● **TEXT EXCERPT**:
Inside/Outside

Tuesday, January 21, 2014

A Therapist’s Mistake

Philip is a new, reluctant patient. He hasn’t been in therapy before, isn’t sure “how it works,” and doesn’t know for sure why he called. He’s getting into disagreements with people at work. He’s not sure why. Yes, he does tend to be a bit obsessive. Maybe his coworkers are put off by his insistence on perfection. And yes, he does worry about making a mistake. It makes him anxious. What if he did something “wrong” and “something bad” happened as a result? 

In our first several sessions I’ve focused on the harsh voices that exist in Philip’s head telling him that danger lurks around every corner. I’ve also tried to explore what feelings exist underneath his anxiety and his need for perfection – anger, sadness, fear? He steps gingerly into those feelings – perhaps he is angrg that he was passed up for promotion – but scurries quickly away.

Today he knows exactly what he wants to talk about. “I had a huge fight with my wife. She got mad at how I punished our 10 year old daughter. Samantha opened up a mouth to me and I spanked her. I didn’t beat her, for heaven’s sake, I just gave her a spanking.”  

“What did Samantha say to you?” I ask as neutrally as possible.

● **EXERCISE GOAL**:
Continue the therapist's account of the session with Philip, starting right after the question about what Samantha said.

● **EXTRACTED INFORMATION**:
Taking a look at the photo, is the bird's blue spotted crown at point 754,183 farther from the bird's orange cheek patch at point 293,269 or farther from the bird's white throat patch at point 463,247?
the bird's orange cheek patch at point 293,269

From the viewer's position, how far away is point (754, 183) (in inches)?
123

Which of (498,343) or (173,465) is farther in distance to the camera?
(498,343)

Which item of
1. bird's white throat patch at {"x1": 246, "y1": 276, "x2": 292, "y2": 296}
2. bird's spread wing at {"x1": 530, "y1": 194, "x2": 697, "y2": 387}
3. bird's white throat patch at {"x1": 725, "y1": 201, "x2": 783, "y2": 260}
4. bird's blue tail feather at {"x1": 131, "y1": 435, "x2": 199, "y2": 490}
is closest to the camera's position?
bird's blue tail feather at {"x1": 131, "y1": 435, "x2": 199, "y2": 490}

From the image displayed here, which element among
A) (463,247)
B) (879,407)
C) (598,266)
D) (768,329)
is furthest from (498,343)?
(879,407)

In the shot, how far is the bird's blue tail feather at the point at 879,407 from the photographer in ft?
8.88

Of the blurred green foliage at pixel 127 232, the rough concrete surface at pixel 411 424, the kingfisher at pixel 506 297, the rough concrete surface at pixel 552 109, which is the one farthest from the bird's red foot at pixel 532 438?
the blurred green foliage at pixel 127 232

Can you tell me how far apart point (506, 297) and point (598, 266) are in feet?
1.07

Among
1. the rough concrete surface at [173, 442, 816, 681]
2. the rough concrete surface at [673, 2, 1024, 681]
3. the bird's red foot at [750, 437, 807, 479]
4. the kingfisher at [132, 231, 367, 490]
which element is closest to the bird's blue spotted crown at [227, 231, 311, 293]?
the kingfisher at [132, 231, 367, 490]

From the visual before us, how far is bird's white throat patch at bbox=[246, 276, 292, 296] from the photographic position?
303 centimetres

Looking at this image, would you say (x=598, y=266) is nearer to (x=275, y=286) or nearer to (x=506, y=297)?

● **ANSWER TO THIS EXERCISE**:
“She raised her voice and told me I was making her nervous and not helping her at all with her math homework.”

“And that’s why you spanked her?” I ask, the neutrality slipping from my tone.

“What? You don’t think that’s a smart-ass comment that needs to be nipped in the bud?”

“Is that what your father would have done to you?”

“You bet! That and more.”

“And you feel how about your father and what he did?”

“He was trying to teach me right from wrong.”

“But can you tell me how you feel?”

“I feel like he was being a father.”

“A particular type of father,” I say, ignoring that Philip has not told me how he felt.

“What do you mean by that?”

“Well, he’s the type of father who made you into the man you are today, someone who has a rigid sense of right and wrong and who is terrified of making a mistake.”

“So we’re on to blaming the parents. And I suppose I’m doing the same thing to my daughter?”

Throughout this interaction I’ve been thinking of my father. He never spanked me, but his explosive temper terrified me. He didn’t so much have a rigid sense of right and wrong, but an uncompromising conviction that only his ideas and beliefs were valid and that everyone else was “wrong” and “stupid.”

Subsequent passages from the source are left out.